The problem isn't that Pioneer lacks Modern's cardpool. Missing Stoneforge is a big deal, but Open is acceptable in Pioneer's context. Missing Saga is also a huge hit, but again that's made up for by the overall power level of the format being low enough that it isn't necessary. No, the problem is that there's no Puresteel Paladin analogue. All the ways to actually equip Hammer are one-shot effects, making removal fairly devastating. Fighter Class helps, but it's not enough.
So far, I've never lost a match to Hammer Time, be it mono-white or Boros. All of said matches were won 2-1, so there's definitely potential for the deck. With the right addition it might be a huge threat. However, the deck just lacks a decent fallback for removal in response to equipping creatures. Some have tried out Skrelv, Defector Mite, but the fact that no recent list is playing him says he doesn't work.
The Artifacts Deck
The last new deck I've seen is harder to discuss, but it's also the only one I've been impressed by. The difficulty is that I don't have a list to link to. Nobody seems to be talking, posting about, or streaming this deck, but I've lost to it both times I've played it, and the games weren't close. The best way I can describe it is the Pioneer port of Modern Urza. It's the same premise and many of the cards are the same, but instead of Urza, Lord High Artificer as the payoff, it's using Malcator, Purity Overseer.
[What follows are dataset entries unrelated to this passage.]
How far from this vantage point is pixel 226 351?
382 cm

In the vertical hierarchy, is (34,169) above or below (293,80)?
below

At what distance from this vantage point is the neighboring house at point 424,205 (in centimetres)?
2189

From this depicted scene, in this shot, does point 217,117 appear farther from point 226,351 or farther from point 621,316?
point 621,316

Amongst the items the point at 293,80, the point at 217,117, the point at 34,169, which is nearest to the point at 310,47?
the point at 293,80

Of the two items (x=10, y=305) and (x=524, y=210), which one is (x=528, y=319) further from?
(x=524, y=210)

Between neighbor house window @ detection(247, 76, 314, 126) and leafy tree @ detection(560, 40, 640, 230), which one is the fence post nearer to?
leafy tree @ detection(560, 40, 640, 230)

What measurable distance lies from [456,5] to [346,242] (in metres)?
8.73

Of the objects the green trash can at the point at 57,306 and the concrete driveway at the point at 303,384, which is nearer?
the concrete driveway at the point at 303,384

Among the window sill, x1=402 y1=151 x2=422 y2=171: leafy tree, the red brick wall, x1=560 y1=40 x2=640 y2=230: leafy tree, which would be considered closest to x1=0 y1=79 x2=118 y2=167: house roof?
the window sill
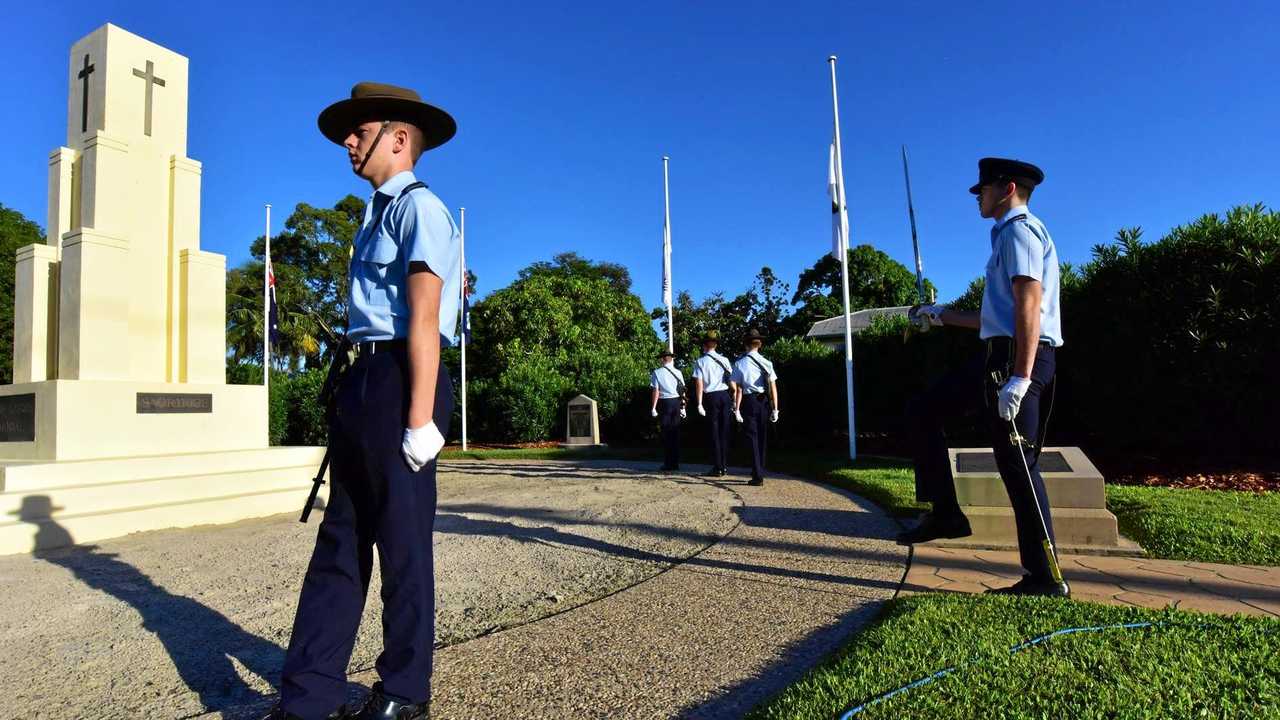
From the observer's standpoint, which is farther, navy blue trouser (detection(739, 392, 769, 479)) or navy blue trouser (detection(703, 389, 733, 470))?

The premise appears to be the same as the Modern deck, with lots of cheap artifacts powering various effects including Emry, Lurker of the Loch to dig for Malcator and protect it with Metallic Rebuke. The key is keeping back enough cheap artifacts to trigger Malcator twice the turn he comes in and then each turn thereafter. Against me, that happened, and I was buried by golems.
That's not much of a plus, I'll admit, but it is worth remembering that most of the enabling artifacts of Modern Urza decks are also Pioneer-legal. Not many decks are truly prepared for dedicated artifact decks in Pioneer, so this deck could easily be real.
Is Pioneer Shifting?
This begs the question of where Pioneer is headed. Based on what I've seen online, I'd say that for the immediate future, Pioneer will continue on its previous course.
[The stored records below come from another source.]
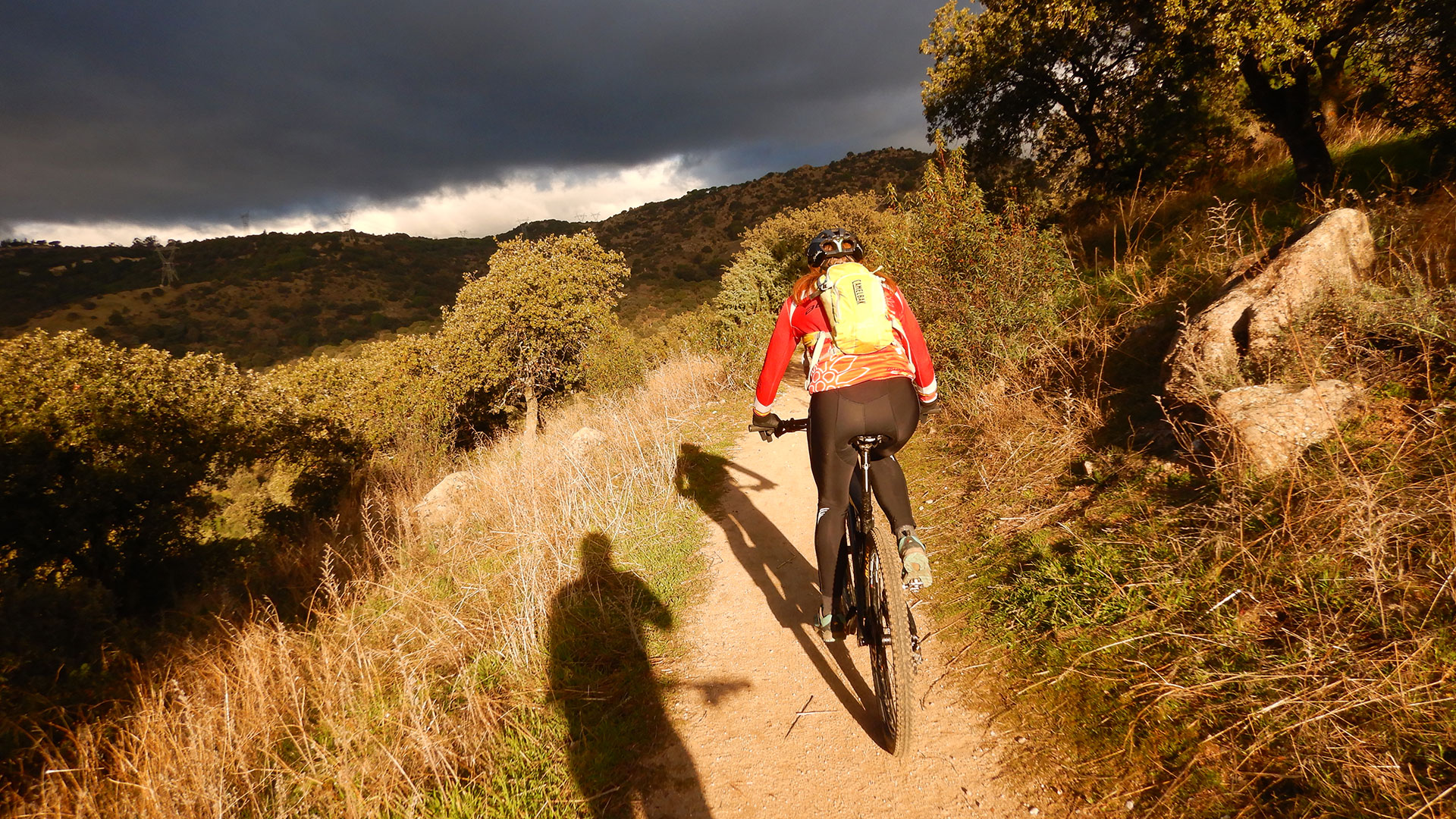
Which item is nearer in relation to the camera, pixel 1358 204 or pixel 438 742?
pixel 438 742

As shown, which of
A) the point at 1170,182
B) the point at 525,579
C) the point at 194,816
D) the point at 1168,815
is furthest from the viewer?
the point at 1170,182

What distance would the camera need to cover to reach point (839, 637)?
322cm

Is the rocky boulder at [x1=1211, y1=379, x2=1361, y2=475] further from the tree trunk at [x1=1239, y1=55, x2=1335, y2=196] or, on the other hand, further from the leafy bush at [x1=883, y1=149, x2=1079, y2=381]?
the tree trunk at [x1=1239, y1=55, x2=1335, y2=196]

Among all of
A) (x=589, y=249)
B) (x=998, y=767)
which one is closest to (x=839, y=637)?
(x=998, y=767)

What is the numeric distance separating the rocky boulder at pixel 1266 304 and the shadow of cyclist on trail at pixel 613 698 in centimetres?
415

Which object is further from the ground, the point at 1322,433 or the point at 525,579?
the point at 1322,433

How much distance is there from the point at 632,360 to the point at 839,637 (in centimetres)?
1870

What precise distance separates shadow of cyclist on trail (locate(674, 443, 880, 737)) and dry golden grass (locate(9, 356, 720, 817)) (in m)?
1.30

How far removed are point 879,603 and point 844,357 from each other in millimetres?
1206

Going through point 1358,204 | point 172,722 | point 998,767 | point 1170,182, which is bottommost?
point 998,767

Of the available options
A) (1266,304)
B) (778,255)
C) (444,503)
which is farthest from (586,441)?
(778,255)

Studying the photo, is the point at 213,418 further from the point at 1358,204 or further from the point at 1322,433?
the point at 1358,204

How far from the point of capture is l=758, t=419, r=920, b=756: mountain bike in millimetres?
2500

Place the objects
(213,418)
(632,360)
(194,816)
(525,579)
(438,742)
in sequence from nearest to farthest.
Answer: (194,816) → (438,742) → (525,579) → (213,418) → (632,360)
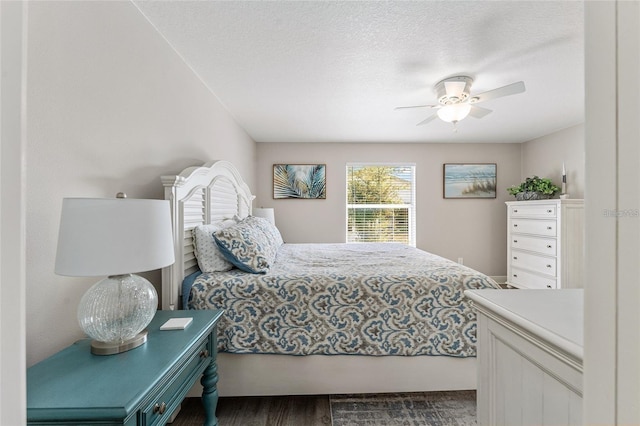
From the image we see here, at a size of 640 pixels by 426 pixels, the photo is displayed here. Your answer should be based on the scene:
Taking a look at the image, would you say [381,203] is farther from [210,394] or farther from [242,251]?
[210,394]

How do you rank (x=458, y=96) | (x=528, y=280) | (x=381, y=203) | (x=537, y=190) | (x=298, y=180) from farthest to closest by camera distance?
(x=381, y=203)
(x=298, y=180)
(x=537, y=190)
(x=528, y=280)
(x=458, y=96)

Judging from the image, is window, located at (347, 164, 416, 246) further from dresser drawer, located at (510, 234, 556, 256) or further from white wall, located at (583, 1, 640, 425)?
white wall, located at (583, 1, 640, 425)

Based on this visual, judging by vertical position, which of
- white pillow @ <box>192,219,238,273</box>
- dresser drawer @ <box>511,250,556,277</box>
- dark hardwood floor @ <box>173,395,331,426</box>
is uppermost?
white pillow @ <box>192,219,238,273</box>

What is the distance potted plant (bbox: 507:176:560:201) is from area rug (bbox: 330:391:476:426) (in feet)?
10.9

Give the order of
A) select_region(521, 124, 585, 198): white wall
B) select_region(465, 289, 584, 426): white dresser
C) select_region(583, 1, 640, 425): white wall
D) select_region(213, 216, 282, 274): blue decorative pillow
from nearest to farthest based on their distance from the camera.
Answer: select_region(583, 1, 640, 425): white wall → select_region(465, 289, 584, 426): white dresser → select_region(213, 216, 282, 274): blue decorative pillow → select_region(521, 124, 585, 198): white wall

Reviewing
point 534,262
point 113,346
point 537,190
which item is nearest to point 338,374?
point 113,346

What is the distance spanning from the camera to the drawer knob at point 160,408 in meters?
0.92

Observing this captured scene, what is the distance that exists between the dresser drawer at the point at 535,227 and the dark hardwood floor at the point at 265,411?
344 centimetres

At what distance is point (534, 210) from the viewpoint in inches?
154

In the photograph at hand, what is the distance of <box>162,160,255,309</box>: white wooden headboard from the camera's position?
176cm

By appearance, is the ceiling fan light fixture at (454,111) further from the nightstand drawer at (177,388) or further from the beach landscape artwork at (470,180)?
the nightstand drawer at (177,388)

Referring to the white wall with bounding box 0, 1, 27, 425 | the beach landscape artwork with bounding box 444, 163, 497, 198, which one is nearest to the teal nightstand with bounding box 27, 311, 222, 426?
the white wall with bounding box 0, 1, 27, 425

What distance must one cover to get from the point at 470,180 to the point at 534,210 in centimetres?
112

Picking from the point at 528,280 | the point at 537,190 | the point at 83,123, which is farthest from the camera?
the point at 537,190
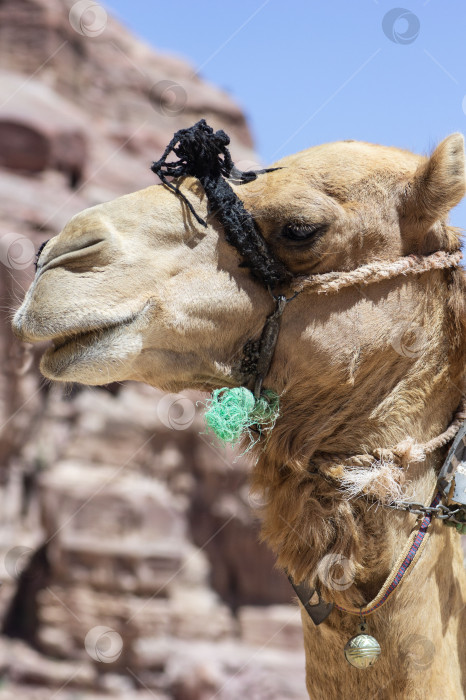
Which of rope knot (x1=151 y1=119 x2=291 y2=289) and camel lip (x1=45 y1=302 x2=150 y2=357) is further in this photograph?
rope knot (x1=151 y1=119 x2=291 y2=289)

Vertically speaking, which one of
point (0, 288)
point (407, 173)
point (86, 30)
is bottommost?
point (0, 288)

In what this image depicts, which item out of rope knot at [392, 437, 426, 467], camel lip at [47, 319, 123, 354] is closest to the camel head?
camel lip at [47, 319, 123, 354]

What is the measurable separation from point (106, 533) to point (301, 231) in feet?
31.7

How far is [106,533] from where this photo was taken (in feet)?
36.1

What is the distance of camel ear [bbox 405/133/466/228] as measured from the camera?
213cm

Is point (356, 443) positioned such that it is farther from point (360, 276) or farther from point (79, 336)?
point (79, 336)

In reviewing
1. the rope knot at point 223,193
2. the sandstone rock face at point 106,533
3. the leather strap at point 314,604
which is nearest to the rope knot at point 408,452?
the leather strap at point 314,604

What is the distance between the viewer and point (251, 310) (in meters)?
2.18

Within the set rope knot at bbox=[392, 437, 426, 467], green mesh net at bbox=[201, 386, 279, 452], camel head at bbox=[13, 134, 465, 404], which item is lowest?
green mesh net at bbox=[201, 386, 279, 452]

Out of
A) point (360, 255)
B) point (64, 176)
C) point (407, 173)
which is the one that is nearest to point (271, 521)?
point (360, 255)

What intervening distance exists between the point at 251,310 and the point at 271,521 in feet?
2.24

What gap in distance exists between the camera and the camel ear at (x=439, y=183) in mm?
2127

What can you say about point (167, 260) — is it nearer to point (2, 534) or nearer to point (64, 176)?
point (2, 534)

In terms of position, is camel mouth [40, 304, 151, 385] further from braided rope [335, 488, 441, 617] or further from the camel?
braided rope [335, 488, 441, 617]
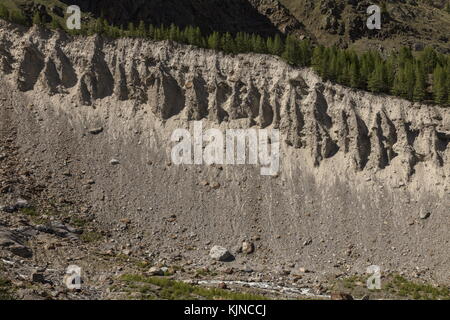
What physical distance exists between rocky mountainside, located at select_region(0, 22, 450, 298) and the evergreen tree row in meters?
1.60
While I have played a number of decks with One cards, most decks have been pre-One stock, and mostly the usual suspects. It might be that card availability is an issue or that the previously mentioned difficulty refining decks is at play. It could also simply be that there isn't enough reason for players to dramatically change their decks yet, so they're simply keeping on keeping on. I certainly haven't seen anything that makes me think I need to dramatically alter my sideboard or maindeck. Pioneer appears extremely stable.
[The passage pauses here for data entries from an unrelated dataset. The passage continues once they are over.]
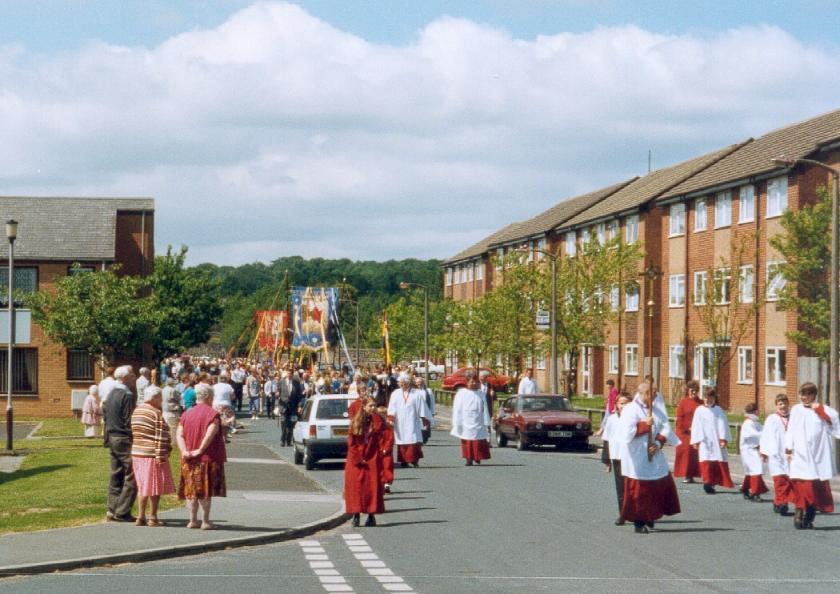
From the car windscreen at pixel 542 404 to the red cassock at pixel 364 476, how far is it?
17.9m

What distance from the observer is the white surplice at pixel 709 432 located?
2162cm

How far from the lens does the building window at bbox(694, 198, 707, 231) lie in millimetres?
58094

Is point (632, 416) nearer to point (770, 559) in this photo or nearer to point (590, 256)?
point (770, 559)

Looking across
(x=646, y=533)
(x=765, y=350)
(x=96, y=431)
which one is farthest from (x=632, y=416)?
(x=765, y=350)

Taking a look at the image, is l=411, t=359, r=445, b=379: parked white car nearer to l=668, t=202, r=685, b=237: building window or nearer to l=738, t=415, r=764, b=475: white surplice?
l=668, t=202, r=685, b=237: building window

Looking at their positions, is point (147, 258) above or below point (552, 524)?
above

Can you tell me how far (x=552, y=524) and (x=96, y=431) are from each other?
23.8 metres

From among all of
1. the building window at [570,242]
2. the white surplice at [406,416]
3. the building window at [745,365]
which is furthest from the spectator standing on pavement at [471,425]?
the building window at [570,242]

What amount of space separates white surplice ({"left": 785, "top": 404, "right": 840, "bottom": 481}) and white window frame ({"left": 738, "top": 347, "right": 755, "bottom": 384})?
36890 mm

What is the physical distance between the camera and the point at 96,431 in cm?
3775

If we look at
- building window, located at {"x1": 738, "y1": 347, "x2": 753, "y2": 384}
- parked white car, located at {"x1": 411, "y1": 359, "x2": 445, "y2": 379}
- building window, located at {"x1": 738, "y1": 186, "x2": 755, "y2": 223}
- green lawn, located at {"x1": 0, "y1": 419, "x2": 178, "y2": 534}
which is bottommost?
green lawn, located at {"x1": 0, "y1": 419, "x2": 178, "y2": 534}

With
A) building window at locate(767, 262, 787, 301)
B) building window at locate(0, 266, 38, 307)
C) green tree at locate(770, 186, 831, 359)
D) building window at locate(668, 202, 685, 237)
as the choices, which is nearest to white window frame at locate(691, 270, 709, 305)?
building window at locate(767, 262, 787, 301)

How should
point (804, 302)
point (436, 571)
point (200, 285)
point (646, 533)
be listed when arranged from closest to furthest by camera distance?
1. point (436, 571)
2. point (646, 533)
3. point (804, 302)
4. point (200, 285)

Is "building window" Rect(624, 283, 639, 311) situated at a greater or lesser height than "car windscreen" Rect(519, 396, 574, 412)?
greater
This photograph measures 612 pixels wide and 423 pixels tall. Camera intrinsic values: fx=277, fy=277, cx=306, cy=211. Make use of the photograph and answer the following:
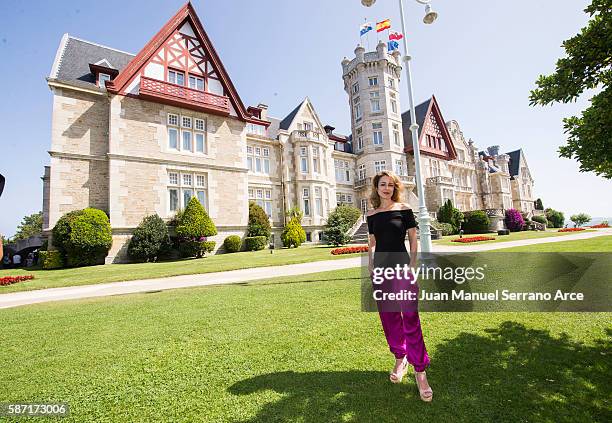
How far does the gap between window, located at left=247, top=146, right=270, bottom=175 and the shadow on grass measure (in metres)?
24.2

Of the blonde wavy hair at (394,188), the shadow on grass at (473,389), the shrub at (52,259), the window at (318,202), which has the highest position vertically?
the window at (318,202)

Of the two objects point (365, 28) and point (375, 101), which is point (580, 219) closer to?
point (375, 101)

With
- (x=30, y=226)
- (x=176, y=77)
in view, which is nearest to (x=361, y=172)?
(x=176, y=77)

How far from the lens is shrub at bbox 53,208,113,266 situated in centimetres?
1483

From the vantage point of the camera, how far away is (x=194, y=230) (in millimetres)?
17672

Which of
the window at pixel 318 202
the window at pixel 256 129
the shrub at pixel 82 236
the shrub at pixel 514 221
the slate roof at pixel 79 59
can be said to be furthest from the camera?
the shrub at pixel 514 221

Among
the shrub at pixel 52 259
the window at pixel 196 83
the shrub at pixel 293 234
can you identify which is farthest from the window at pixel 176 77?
the shrub at pixel 293 234

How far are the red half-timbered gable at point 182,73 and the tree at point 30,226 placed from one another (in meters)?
51.4

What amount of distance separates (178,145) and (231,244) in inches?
313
Therefore, my advice ahead of the weekend RCQs is to not panic. No lurking monster has emerged from One, and that's not likely to change in the next three days. Someone might have unusual tech at your RCQ, but it can be dealt with via ordinary means. There's definitely the chance that one of the new decks (most likely Hammer Time) will just get you. That doesn't mean anything; take it on the chin and get ready to win the sideboard games.
Slow Ride
I know that Modern has a reputation for moving slowly, but Pioneer seems to move even slower. The metagame has been overall quite stable and the format pillars are mostly unchanged since last season. There are new decks in the works but as of writing, they've not had enough time in the oven to truly compete. Don't dismiss the new decks, but don't panic over them either. Just execute the gameplan and win. Good luck to all RCQ players this weekend!